Rewrite the items below as a numbered list, omitting any blank lines.

* start RECORD EXTRACTS *

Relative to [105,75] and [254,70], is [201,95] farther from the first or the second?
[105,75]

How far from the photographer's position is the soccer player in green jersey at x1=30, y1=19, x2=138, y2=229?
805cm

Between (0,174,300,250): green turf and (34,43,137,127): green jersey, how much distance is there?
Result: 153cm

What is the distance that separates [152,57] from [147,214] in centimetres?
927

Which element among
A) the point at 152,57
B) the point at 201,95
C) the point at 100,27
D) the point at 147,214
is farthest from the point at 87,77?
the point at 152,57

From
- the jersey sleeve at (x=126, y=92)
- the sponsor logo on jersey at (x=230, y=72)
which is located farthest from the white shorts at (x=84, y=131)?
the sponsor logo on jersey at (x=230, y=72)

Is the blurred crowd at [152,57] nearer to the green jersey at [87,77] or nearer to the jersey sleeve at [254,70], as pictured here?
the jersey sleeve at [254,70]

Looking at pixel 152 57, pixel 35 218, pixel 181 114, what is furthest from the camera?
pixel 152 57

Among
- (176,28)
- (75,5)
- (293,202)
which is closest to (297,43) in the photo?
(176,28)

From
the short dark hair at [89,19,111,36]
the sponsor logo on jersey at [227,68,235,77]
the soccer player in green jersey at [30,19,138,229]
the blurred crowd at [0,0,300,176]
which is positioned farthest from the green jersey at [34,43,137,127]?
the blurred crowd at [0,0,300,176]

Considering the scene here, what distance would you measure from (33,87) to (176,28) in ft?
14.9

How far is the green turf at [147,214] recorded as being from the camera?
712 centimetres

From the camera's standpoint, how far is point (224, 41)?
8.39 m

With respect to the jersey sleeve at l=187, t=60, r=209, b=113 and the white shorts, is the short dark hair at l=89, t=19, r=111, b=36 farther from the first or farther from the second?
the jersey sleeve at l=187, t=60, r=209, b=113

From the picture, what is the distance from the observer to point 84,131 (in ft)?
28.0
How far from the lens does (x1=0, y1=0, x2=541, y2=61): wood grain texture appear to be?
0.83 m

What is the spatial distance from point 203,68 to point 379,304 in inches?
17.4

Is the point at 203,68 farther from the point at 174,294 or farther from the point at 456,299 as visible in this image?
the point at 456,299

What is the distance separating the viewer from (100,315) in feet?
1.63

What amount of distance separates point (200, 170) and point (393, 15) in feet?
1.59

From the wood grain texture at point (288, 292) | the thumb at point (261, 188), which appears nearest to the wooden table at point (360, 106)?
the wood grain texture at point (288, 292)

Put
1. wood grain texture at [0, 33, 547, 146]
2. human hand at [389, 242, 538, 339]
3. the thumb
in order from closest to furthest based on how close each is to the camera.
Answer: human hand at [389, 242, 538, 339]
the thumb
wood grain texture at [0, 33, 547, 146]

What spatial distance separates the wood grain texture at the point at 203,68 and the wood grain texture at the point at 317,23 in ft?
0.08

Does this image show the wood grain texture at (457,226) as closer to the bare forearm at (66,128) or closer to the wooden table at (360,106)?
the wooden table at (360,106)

* end RECORD EXTRACTS *

◆ SOLUTION TO THIS EXERCISE:
1. Relative to [105,75] and [254,70], is [201,95] farther from the first or the second?
2. [105,75]
3. How far from the photographer's position is the soccer player in green jersey at x1=30, y1=19, x2=138, y2=229?
4. 805cm
5. Between (0,174,300,250): green turf and (34,43,137,127): green jersey, how much distance is there?
6. Result: 153cm
7. What is the distance that separates [152,57] from [147,214] in centimetres?
8. 927
9. Which element among
10. A) the point at 152,57
11. B) the point at 201,95
12. C) the point at 100,27
13. D) the point at 147,214
14. is farthest from the point at 87,77?
15. the point at 152,57
16. From
17. - the jersey sleeve at (x=126, y=92)
18. - the sponsor logo on jersey at (x=230, y=72)
19. which is located farthest from the white shorts at (x=84, y=131)?
20. the sponsor logo on jersey at (x=230, y=72)
21. Is the blurred crowd at [152,57] nearer to the green jersey at [87,77] or nearer to the jersey sleeve at [254,70], as pictured here?
22. the jersey sleeve at [254,70]
23. Looking at pixel 152 57, pixel 35 218, pixel 181 114, what is furthest from the camera?
24. pixel 152 57
25. Among
26. - (176,28)
27. - (75,5)
28. - (293,202)
29. which is closest to (297,43) in the photo?
30. (176,28)
31. From
32. the short dark hair at [89,19,111,36]
33. the sponsor logo on jersey at [227,68,235,77]
34. the soccer player in green jersey at [30,19,138,229]
35. the blurred crowd at [0,0,300,176]
36. which is positioned farthest from the green jersey at [34,43,137,127]?
37. the blurred crowd at [0,0,300,176]
38. Considering the scene here, what distance would you measure from (33,87) to (176,28) in ft?
39. 14.9
40. How far is the green turf at [147,214] recorded as being from the camera?
41. 712 centimetres
42. From the camera's standpoint, how far is point (224, 41)?
43. 8.39 m
44. With respect to the jersey sleeve at l=187, t=60, r=209, b=113 and the white shorts, is the short dark hair at l=89, t=19, r=111, b=36 farther from the first or farther from the second?
45. the jersey sleeve at l=187, t=60, r=209, b=113
46. From the picture, what is the distance from the observer to point 84,131 (in ft)?
47. 28.0
48. How far from the lens does (x1=0, y1=0, x2=541, y2=61): wood grain texture appear to be?
49. 0.83 m
50. What is the spatial distance from point 203,68 to point 379,304 in inches?
51. 17.4
52. Is the point at 203,68 farther from the point at 174,294 or farther from the point at 456,299 as visible in this image?
53. the point at 456,299
54. What is the distance separating the viewer from (100,315) in feet?
55. 1.63
56. What amount of distance separates point (200, 170) and point (393, 15) in feet?
57. 1.59
58. From the wood grain texture at point (288, 292) | the thumb at point (261, 188), which appears nearest to the wooden table at point (360, 106)?
59. the wood grain texture at point (288, 292)
60. Put
61. 1. wood grain texture at [0, 33, 547, 146]
62. 2. human hand at [389, 242, 538, 339]
63. 3. the thumb
64. in order from closest to furthest based on how close each is to the camera.
65. Answer: human hand at [389, 242, 538, 339]
66. the thumb
67. wood grain texture at [0, 33, 547, 146]
68. What spatial distance separates the wood grain texture at the point at 203,68 and the wood grain texture at the point at 317,23 in ft?
69. 0.08
70. Does this image show the wood grain texture at (457,226) as closer to the bare forearm at (66,128) or closer to the wooden table at (360,106)?
71. the wooden table at (360,106)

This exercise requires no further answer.